When testing samples of moderate thermal conductivity (λ～ 0.3-10 W/mK) using steady state methods the thermal contact (or interface) resistance R must be addressed, otherwise significant errors will result. It can be taken into account by instrumenting the sample - that is taking the temperature measurement of the sample surfaces with thermocouples placed directly on the sample. Another effective means of accounting for the thermal contact (or interface) resistance is the Two Thickness Analysis. By using at least two samples of the same material with different thicknesses Axj and Ax2 a system of two equations containing two unknown values can be solved: Q_1 = ΔT / [(Δx_1/λ +2R) S_(cal)] (1a) Q_2 = ΔT / [(Δx_2/λ +2R) S_(cal)] (1b) where ΔT is the plates' temperature difference, λ is thermal conductivity, 2R is sum of two thermal contact resistances, Q_1 and Q_2 are signals from the heat flow transducers, and S_(cal) is their calibration factor.

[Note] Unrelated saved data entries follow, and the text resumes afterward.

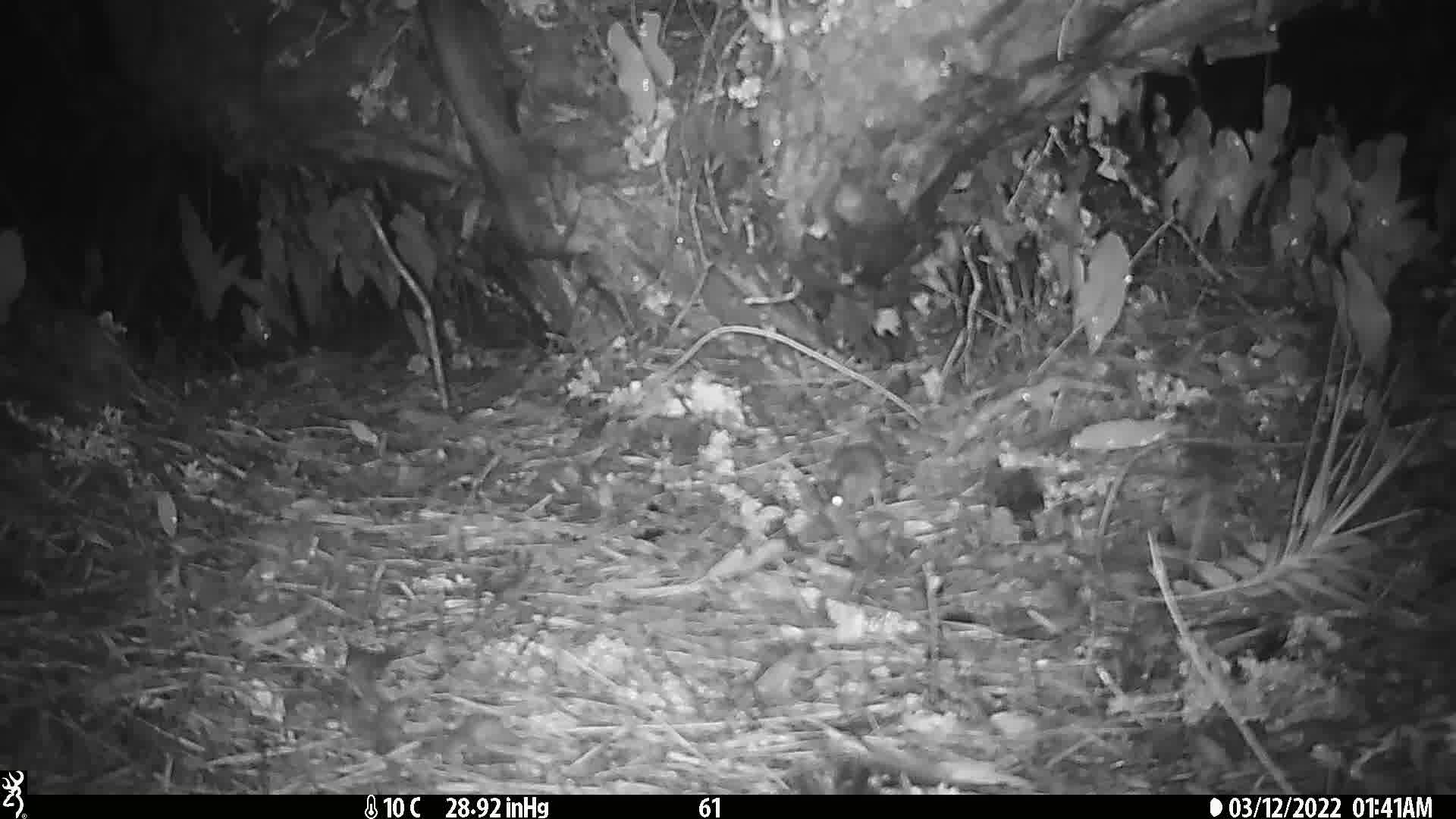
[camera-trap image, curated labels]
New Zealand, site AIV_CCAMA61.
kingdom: Animalia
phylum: Chordata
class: Mammalia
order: Rodentia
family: Muridae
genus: Mus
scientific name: Mus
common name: mouse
Mouse (Mus).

We assume that the thermal contact resistances at the two surfaces and for both samples are equal. If the sample is instrumented and the temperature drop across it is measured directly only one equation is necessary. However it is frequently not practical and/or easy to do. In case of thin samples and/or of moderate thermal conductivity the thermal contact resistance 2R may even exceed the sample's thermal resistance Δx/λ For example 1/4" thick Pyroceram has thermal resistance Δx/λ=1.59*10~(-3). The thermal contact resistance 2R is about 3 * 10~(-3) - or almost 2 times bigger. This paper will present test data on polymers and composites used as reference materials exhibiting a range of thermal conductivities to illustrate the effects of not having accounted for the interface resistance.